Retiens la nuit
Les deux dessinateurs offrent une transposition puissante et colorée de ce récit énigmatique, entre destins croisés et rencontres nocturnes.
e cette belle idée qu’a eue Alessandro Baricco, et dont il tira il y a quelques années un roman, Lapière et Samama font aujourd’hui un album. En apparence trois nouvelles, situées dans le même espace-temps – une nuit, jusqu’au moment décisif où le jour se lève, d’où le titre 3 fois dès l’aube –, mettant en scène des protagonistes analogues : un homme et une femme. Chacun de ces récits commence à l’hôtel, ce lieu neutre ouvert à tous les possibles. Mais subtilement, l’histoire s’en détache de plus en plus, si bien que la troisième séquence est avant tout un road-movie. Les trois hommes sont des victimes, des personnalités ébranlées, assommées par la vie, c’est-à-dire par la mort. Les femmes ont plus de ressort, même si leur dépendance à l’égard des hommes bride leurs velléités d’émancipation. Une forme d’affection triste passe entre ces êtres confrontés à la violence de l’univers, illustrée de manière atroce par des parents transformés en torche vivante sous les yeux de leur fils.

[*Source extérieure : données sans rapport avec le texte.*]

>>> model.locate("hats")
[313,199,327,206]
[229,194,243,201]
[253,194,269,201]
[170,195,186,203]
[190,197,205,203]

L’intelligence de Baricco est d’entremêler progressivement ces situations, de les éclairer l’une par l’autre, ce qui contribue, à rendre les personnages plus complexes, plus attachants. Il se dégage de cette suite, au sens musical, une curieuse et, au final, plutôt douce impression de fausse circularité, « la mystérieuse permanence de l’amour, dans le tourbillon incessant de la vie » . Dans cette transformation d’un exercice littéraire assez cérébral en bel objet plastique, le scénariste est ici fortement aidé par Aude Samama, dont on retrouve avec plaisir la touche grasse et colorée, pour sa troisième collaboration avec Denis Lapière ( Amato, À l’ombre de la gloire). Comme précisé sur la page de titre, il ne s’agit pas de dessins mais de « dessins et [de] peintures » . Ce choix pictural donne, dans tous les sens du terme, de l’épaisseur aux personnages et de la couleur à leur clair-obscur.